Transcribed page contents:
● ● ● ● ● ● ●
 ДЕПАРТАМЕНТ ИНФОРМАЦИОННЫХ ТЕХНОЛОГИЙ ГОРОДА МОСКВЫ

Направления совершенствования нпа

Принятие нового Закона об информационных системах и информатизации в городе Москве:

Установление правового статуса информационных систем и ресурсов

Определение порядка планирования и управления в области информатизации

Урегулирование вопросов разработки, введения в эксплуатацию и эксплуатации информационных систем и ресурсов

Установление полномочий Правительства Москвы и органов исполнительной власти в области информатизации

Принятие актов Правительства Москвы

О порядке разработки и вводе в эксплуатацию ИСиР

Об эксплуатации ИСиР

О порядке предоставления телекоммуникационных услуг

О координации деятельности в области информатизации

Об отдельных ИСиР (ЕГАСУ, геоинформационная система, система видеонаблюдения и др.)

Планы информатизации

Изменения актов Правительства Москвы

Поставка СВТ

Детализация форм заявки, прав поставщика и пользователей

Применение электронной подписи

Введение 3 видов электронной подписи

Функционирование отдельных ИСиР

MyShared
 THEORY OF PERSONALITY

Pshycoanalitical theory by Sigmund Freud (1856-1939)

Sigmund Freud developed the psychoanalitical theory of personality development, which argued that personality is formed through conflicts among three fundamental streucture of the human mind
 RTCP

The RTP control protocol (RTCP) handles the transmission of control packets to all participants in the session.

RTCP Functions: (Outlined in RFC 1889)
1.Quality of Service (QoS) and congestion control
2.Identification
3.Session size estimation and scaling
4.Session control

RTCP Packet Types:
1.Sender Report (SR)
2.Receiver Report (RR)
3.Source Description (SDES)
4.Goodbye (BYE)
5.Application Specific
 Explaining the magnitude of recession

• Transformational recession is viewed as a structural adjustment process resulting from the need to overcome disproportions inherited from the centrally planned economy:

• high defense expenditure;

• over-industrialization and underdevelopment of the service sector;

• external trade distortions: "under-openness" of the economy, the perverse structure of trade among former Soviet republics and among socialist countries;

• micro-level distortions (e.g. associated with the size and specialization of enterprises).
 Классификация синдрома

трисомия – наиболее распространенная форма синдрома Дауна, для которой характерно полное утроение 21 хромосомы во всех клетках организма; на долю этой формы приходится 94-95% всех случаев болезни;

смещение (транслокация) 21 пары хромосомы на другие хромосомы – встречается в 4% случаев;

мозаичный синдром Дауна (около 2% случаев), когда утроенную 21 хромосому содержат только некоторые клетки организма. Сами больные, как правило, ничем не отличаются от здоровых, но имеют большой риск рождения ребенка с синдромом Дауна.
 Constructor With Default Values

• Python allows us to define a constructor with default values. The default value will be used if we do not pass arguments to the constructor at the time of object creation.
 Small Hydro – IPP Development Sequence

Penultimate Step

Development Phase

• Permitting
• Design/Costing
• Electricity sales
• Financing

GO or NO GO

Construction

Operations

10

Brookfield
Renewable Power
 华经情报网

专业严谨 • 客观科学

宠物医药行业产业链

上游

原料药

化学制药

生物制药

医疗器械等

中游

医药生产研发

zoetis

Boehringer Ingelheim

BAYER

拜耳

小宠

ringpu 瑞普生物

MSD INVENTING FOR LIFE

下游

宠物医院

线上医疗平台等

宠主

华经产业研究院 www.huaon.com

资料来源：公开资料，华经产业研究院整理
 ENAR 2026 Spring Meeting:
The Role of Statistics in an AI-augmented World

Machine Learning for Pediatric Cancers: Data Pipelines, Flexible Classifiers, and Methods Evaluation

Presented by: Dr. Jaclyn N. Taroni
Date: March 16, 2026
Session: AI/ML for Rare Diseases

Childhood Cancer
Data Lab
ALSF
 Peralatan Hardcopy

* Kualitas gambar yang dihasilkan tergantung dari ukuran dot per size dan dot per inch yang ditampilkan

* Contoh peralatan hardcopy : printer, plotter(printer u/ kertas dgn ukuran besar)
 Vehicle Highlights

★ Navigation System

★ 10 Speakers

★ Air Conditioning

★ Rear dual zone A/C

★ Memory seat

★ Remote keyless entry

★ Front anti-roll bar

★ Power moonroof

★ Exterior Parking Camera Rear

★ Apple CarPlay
● ● ● ● ● ● ●
◆ What you need to do
Whenever the string "эксплуатации" occurs in a line of the entries above, copy that line.

◆ Exercise solution
Урегулирование вопросов разработки, введения в эксплуатацию и эксплуатации информационных систем и ресурсов
Об эксплуатации ИСиР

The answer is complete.